Available records start

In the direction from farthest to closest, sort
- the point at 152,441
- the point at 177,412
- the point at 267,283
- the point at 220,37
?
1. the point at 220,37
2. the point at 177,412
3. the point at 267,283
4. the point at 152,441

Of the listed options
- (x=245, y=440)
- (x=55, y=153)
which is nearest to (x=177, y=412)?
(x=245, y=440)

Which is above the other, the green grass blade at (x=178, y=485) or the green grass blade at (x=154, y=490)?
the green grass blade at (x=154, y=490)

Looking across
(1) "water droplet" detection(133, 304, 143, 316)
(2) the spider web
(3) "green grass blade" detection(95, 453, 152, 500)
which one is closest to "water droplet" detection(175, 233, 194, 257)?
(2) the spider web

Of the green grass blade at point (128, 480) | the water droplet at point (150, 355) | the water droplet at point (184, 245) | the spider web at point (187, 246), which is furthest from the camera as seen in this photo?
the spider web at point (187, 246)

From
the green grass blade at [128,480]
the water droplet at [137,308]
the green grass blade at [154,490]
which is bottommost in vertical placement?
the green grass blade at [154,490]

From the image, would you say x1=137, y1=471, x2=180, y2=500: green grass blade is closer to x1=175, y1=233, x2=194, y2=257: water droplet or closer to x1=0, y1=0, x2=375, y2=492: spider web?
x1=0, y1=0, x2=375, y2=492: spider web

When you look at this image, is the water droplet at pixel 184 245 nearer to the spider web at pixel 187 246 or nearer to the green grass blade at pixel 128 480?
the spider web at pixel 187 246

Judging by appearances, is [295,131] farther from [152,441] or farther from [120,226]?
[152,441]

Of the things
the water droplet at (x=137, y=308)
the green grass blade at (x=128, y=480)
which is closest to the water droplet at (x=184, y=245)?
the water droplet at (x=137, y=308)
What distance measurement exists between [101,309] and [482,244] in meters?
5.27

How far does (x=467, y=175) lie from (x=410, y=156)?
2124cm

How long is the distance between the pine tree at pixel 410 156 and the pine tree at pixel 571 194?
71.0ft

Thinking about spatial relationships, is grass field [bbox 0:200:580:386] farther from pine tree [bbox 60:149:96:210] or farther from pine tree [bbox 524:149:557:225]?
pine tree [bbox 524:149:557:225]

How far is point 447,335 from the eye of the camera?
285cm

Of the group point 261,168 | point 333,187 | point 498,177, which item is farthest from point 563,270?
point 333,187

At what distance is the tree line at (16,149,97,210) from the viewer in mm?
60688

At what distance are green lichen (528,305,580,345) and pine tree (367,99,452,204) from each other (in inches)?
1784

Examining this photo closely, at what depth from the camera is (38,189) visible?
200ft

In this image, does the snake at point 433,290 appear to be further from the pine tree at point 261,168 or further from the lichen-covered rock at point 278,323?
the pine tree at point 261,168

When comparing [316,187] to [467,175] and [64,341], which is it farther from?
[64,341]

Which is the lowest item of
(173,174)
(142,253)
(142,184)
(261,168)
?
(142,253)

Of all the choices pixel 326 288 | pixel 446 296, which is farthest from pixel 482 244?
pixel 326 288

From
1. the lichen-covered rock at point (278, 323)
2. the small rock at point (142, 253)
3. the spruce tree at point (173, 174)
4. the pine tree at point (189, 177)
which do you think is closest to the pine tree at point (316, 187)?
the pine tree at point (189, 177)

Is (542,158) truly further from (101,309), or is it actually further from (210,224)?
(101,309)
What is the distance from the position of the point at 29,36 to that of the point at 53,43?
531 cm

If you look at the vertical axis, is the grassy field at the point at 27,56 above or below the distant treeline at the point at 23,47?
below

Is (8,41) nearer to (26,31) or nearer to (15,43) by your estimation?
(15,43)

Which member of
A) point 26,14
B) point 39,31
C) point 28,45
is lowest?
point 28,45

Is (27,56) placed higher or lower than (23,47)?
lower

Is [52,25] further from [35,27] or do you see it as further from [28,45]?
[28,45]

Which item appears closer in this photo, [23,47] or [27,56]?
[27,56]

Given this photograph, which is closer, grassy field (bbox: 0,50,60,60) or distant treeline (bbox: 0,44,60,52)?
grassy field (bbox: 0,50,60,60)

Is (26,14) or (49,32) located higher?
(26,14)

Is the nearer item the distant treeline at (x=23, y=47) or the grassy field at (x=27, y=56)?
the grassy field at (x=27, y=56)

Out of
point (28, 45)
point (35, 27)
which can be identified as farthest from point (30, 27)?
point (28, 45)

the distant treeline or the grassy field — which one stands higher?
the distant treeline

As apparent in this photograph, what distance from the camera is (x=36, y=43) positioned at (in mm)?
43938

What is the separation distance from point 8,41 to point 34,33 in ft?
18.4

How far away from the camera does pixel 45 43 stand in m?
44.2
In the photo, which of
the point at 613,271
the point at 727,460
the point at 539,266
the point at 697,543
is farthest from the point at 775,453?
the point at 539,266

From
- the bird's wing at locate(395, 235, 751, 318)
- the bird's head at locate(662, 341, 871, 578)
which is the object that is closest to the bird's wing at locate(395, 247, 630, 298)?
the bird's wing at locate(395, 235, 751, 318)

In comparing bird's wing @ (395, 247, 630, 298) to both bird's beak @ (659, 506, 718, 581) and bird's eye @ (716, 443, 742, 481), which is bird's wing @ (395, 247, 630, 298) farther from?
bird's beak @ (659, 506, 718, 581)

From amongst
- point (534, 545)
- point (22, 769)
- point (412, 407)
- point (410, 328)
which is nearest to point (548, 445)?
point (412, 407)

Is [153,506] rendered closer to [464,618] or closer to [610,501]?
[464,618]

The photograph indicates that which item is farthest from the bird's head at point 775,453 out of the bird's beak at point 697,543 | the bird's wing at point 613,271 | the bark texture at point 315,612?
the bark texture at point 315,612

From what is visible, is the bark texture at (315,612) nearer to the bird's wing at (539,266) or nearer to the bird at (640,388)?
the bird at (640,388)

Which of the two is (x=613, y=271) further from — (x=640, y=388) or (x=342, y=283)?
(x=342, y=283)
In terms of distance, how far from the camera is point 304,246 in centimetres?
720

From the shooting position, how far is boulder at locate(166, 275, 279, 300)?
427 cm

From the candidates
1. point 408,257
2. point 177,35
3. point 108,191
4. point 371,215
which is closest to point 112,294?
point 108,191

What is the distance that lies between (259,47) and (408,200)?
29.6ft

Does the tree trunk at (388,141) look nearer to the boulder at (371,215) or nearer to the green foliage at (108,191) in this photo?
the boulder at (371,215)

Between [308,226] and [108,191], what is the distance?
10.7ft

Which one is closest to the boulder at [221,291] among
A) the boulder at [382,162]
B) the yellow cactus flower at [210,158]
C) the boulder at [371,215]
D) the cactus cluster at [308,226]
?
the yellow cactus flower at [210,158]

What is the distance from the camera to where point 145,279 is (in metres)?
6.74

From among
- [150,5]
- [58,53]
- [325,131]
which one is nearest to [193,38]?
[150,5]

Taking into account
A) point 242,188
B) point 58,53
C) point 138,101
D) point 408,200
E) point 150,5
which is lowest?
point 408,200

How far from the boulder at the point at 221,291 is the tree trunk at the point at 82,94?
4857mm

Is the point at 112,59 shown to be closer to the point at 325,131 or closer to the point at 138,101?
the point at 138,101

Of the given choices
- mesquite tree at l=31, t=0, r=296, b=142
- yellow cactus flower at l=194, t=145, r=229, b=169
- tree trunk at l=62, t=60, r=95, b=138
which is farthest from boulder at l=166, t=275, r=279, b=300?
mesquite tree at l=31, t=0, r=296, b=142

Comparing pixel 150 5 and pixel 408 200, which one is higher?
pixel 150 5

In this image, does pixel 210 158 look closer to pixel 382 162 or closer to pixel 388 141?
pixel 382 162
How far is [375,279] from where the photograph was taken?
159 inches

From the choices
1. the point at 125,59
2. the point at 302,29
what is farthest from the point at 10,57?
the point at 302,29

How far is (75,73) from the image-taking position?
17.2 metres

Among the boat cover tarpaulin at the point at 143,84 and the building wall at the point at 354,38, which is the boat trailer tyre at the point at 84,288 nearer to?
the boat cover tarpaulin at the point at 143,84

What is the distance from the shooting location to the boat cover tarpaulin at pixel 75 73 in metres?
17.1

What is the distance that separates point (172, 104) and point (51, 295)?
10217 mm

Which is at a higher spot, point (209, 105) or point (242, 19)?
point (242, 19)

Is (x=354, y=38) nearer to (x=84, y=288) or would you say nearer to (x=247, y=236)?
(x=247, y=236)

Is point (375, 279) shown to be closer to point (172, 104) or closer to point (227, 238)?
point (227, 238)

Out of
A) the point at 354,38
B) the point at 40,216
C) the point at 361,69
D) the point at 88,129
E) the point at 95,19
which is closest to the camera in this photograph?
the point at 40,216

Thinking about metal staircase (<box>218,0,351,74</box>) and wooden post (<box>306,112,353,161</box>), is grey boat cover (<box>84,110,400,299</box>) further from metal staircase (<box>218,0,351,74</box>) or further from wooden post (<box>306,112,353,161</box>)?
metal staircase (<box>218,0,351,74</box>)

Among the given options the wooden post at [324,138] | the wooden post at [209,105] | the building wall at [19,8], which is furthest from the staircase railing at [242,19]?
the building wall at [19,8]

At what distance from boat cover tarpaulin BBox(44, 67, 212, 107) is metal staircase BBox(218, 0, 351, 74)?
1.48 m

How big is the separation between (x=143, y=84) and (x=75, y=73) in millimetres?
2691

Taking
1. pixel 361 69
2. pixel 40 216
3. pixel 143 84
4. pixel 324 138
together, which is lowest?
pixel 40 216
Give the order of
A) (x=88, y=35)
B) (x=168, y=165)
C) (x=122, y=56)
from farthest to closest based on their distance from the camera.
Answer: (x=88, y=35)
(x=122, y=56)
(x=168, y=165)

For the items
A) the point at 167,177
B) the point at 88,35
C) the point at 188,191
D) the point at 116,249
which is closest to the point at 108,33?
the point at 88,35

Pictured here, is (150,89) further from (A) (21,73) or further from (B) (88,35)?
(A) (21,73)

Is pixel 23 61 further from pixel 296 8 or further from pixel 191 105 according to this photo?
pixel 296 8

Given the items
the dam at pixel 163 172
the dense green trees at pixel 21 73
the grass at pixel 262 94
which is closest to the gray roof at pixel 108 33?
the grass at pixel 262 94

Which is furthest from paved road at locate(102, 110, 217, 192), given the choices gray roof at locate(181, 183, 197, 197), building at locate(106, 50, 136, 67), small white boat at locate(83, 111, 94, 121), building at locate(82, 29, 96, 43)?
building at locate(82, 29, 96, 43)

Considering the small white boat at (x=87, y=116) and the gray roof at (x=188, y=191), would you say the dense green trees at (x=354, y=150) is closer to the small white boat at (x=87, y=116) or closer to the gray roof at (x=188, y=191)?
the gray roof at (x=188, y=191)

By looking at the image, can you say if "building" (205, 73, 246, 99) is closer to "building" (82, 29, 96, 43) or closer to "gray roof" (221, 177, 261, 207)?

Available records end

Written problem:
Turn the listing, from the line containing "Considering the small" through the end of the listing, into a Markdown table with the columns "Number" and "Text". Leave out blank lines.

Answer to the task:
| Number | Text |
|---|---|
| 1 | Considering the small white boat at (x=87, y=116) and the gray roof at (x=188, y=191), would you say the dense green trees at (x=354, y=150) is closer to the small white boat at (x=87, y=116) or closer to the gray roof at (x=188, y=191)? |
| 2 | the gray roof at (x=188, y=191) |
| 3 | By looking at the image, can you say if "building" (205, 73, 246, 99) is closer to "building" (82, 29, 96, 43) or closer to "gray roof" (221, 177, 261, 207)? |